* _Work to do_
Swap "measurable gap" for "distance" in the entries below. Rewrite only the lines that start with the one containing "What is the measurable" and run through the one containing "Of the balcony", and keep everything else the same.

* _Data shown_
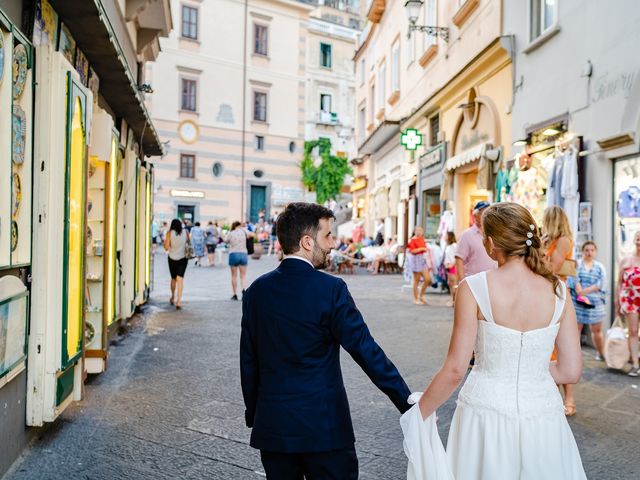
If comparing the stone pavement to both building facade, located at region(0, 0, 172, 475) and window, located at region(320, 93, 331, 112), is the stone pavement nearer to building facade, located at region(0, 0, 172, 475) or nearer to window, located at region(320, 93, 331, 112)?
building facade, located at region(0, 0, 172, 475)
--
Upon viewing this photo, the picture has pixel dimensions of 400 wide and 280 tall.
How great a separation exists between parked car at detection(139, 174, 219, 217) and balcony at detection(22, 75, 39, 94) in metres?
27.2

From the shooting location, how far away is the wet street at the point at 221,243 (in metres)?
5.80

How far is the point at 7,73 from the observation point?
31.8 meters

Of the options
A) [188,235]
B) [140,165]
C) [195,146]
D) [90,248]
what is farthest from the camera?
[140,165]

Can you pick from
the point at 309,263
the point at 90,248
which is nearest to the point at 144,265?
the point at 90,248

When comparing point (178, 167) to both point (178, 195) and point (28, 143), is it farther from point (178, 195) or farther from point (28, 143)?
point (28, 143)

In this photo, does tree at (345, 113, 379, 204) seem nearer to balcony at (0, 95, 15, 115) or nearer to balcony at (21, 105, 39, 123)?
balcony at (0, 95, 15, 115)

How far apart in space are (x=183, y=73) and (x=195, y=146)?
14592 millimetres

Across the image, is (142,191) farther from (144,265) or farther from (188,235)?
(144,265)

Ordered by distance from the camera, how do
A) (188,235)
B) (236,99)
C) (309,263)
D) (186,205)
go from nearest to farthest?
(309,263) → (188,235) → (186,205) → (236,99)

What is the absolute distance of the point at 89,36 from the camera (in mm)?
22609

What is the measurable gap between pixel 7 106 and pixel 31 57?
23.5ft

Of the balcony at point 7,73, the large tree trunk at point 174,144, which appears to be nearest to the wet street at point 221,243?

* _Response_
What is the distance between pixel 7 106 and pixel 31 57?
23.5ft

Of the balcony at point 7,73, the large tree trunk at point 174,144, which appears to be nearest to the wet street at point 221,243?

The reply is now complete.